EXERCISE PROMPT
An exact transcription of the listing, without its images, is what the answer must contain.

SUPPLIED INFORMATION
►
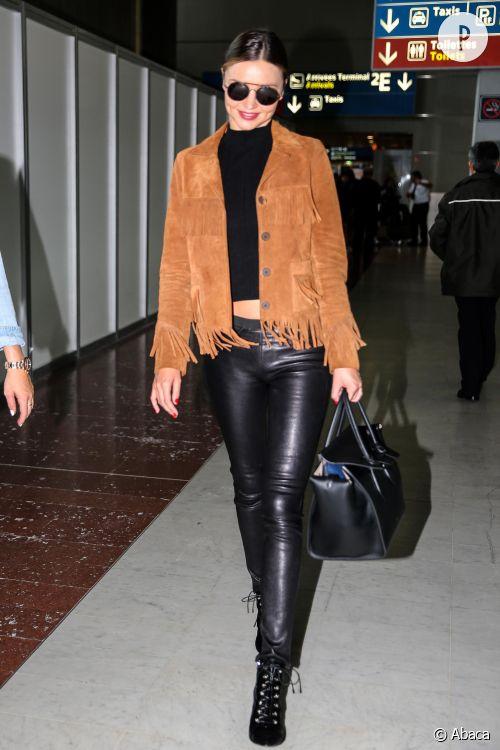 Miranda Kerr nous inspire dans un total look noir et veste à franges.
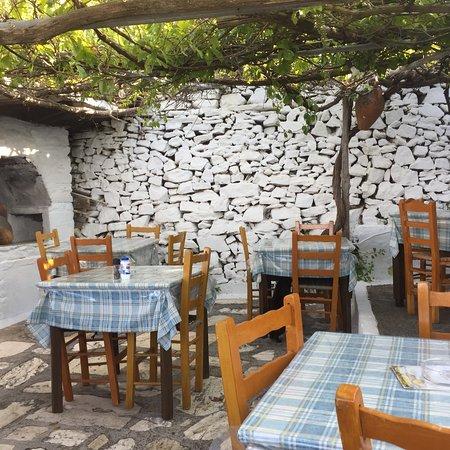 Manolates, Greece: photo1.jpg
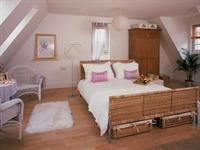 Rooms -Studio Apartment - King Size Double En-suite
◄
YOUR SOLUTION
 Miranda Kerr nous inspire dans un total look noir et veste à franges.
 Manolates, Greece: photo1.jpg
 Rooms -Studio Apartment - King Size Double En-suite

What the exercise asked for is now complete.